School is the hardest. Relearning everything that I was supposed to have learned a year ago and should easily remember if I weren’t, you know, me. A teacher follows me to every class, and watches as I struggle through solving quadratic equations that should be a breeze by now. But when your hard drive resets itself every night, you learn it all again tomorrow. And the next day. And the next. I take notes on EVERYTHING, and study the notes every morning before I go so that I will have some inkling of what we’re supposed to be learning. But does that make it any easier to try and reach for information that’s supposed to be there, but isn’t? Not. One. Bit. In all sense, I don’t even know why I go to school. I learn the same things every day. Why bother?

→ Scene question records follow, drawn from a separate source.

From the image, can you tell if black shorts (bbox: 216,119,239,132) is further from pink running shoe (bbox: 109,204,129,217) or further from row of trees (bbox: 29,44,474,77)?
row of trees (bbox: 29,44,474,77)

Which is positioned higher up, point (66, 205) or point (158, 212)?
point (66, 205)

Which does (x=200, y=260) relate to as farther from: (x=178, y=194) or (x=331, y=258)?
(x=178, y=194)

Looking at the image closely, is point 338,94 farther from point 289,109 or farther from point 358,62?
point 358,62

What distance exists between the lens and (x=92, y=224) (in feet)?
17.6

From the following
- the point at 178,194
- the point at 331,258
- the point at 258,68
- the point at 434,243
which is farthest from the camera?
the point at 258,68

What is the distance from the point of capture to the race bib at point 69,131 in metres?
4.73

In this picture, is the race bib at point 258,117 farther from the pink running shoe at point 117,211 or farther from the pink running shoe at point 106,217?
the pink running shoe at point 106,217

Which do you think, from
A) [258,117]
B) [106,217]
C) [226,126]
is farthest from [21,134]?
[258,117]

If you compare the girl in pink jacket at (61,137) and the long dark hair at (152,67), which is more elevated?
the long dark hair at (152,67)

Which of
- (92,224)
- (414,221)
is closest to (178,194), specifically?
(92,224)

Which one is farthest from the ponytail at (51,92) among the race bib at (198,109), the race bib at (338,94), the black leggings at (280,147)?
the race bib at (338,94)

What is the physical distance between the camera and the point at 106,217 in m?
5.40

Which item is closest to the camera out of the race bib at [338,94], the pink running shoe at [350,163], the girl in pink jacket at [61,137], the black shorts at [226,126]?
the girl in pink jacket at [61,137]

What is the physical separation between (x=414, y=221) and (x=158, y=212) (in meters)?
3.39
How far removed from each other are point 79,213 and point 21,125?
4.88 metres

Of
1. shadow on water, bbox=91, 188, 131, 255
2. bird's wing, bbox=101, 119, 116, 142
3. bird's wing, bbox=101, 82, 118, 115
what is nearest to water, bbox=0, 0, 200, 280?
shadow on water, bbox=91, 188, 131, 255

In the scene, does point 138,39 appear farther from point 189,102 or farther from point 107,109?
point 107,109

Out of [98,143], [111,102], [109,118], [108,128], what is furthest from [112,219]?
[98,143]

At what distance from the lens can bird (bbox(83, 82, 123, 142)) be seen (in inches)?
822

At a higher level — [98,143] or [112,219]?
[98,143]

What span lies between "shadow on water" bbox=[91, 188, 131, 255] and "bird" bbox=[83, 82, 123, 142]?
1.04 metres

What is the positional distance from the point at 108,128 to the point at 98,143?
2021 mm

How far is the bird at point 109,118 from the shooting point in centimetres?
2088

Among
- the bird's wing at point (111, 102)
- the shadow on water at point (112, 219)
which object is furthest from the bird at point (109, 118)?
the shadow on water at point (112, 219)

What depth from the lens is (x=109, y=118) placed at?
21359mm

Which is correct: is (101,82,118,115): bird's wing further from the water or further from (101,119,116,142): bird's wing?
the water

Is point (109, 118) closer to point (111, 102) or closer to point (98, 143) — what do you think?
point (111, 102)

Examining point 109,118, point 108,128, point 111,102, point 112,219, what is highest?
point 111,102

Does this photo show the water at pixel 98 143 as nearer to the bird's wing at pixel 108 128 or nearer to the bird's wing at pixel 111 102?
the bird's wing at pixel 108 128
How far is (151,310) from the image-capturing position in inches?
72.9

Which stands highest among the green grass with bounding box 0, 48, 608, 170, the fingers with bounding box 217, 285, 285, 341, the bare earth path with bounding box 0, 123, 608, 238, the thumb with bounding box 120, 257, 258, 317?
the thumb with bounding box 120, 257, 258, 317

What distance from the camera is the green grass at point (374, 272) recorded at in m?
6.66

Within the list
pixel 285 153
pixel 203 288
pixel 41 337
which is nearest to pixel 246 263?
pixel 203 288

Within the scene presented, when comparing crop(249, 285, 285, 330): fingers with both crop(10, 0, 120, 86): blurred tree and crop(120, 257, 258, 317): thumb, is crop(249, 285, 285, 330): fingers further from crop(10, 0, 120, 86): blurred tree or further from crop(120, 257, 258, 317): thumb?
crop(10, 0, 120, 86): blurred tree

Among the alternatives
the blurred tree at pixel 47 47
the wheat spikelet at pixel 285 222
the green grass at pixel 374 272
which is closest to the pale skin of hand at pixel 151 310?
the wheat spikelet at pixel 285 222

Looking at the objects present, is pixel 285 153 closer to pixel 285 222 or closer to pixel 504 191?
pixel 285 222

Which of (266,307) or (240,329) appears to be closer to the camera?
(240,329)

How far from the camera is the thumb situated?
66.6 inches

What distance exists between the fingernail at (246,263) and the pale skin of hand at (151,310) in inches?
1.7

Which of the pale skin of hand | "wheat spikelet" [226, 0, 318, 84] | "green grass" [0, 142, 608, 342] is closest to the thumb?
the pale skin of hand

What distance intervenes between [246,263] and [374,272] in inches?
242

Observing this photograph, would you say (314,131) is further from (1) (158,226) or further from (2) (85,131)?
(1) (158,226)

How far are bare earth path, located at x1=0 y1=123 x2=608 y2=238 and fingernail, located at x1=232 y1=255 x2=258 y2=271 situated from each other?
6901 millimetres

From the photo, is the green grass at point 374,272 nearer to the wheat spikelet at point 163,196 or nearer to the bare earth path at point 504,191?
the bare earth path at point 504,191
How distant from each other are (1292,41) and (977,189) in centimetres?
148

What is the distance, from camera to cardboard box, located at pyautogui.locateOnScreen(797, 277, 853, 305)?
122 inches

I keep a journal, and all of my memories are in it, every single day. Does that change anything? Not really. There are some days where I wish I had just died, right then and there on the cement where I landed. I would no longer be a burden to my parents, my friends, and the world. Honestly, since I can’t remember what I know or what my opinion is, I really have no place in society. I’m a loner, one of those people who exist, but don’t live. Some days, I wish I could just put people out of their misery by abandoning my own. By manifesting my own nirvana. I’ve spent hours planning my own death. Morbid, isn’t it? Here’s how it would play out: silence. Complete silence. I would stare at the weapon in my hand, turning it over and over, knowing its power, and accepting it. I would lift the gun, feeling its cold steel against my head, noting the force of the barrel against my skull. 3 deep breaths. One. Still silence. Two. My fingers set, ready. A door would slam, I would close my eyes. Three.